Average review score:

Excellent Resource
Helpful Votes: 0 out of 0 total.
Review Date: 2007-06-12
This is an excellent resource for parents with young children or anyone considering having children. This book will help you communicate more effectively with them concerning sex, sexuality and gender issues.
It is informative, funny and easy to understand. She gives a lot of examples of what she is writing about so that you have something to go on in discussing the topic with your own child or children.

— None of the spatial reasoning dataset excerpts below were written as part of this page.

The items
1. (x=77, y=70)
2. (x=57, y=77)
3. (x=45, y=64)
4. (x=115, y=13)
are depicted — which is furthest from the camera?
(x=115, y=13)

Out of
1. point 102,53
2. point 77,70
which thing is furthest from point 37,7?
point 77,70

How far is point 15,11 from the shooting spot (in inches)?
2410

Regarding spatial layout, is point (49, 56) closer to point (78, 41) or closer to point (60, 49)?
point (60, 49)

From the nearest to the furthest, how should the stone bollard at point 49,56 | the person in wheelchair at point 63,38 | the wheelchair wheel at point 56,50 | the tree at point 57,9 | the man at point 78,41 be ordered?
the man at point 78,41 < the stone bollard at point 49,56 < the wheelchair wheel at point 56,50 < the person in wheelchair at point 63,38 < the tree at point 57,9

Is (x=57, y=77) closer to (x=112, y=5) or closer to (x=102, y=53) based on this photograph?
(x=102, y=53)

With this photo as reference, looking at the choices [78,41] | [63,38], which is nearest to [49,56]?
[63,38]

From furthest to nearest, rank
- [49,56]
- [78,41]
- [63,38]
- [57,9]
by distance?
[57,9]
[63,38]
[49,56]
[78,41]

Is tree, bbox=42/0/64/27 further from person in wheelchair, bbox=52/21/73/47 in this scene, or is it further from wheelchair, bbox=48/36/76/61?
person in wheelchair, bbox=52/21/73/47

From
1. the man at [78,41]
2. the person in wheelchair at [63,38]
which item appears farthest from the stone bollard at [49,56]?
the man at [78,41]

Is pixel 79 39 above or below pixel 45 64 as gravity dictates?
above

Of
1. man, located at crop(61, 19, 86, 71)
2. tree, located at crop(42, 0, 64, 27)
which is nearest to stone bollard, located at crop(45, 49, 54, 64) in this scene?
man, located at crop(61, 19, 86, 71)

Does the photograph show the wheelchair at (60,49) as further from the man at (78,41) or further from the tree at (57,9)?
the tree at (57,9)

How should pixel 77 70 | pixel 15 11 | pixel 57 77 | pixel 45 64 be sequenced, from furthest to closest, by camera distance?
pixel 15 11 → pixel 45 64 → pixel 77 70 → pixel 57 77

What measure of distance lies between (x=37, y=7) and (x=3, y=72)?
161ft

Read it and share it with your offspring before they go off to college!
Helpful Votes: 0 out of 0 total.
Review Date: 2006-12-28
I don't know what are the rates for teen pregnancy in the US, but I KNOW that unwanted pregnancy is a reality for young adults. Every year one or two of my college students becomes pregnant. I can only recall three times in over ten years when the student was either married or in a committed relationship. If your offspring is planning to go off and live on his/her own, read this book so you can talk about sexuality before they leave your house. The book is somewhat verbose and some sections could be shortened, but I gave it 5 stars because what Roffman has to say, and how she says it, it's very important.

Every parent should read this book
Helpful Votes: 0 out of 0 total.
Review Date: 2006-11-02
Just what parents need to know - the big picture, not just biology and warnings. Very thoughtful.

Important if you're a parent
Helpful Votes: 12 out of 12 total.
Review Date: 2002-02-28
I saw Deborah Roffman speak before I read this book. When she told us that her students (she teaches at a local private school) call her "the sex lady," I wasn't surprised. When she explained some of today's kids' (we're talking kids, not even teens) attitudes about sex, sexuality, and sexual activity, I was very surprised.

I've always considered myself enlightened and pretty progressive, but when it comes to what our kids are thinking and doing, I felt like a Puritan. According to Ms. Roffman, the roles that we as a society thrust on our kids put them under an incredible amount of pressure about themselves, their sexuality, and their values.

This book is written just the way Ms. Roffman speaks -- frankly, straightforwardly, and plainly, with no holds barred. If you're the parent of a pre-teen or teen, or know a pre-teen or teen, you should put this book near the top of your must-read list.

Good ideas and stories but too wandering and disorganized
Helpful Votes: 4 out of 4 total.
Review Date: 2007-02-12
I have to admit I was a little disappointed with this book. The idea is revolutionary and necessary in modern society: a generation of parents who genuinely talk to their children about sex and maintain an open and reasonable dialogue throughout their child's life.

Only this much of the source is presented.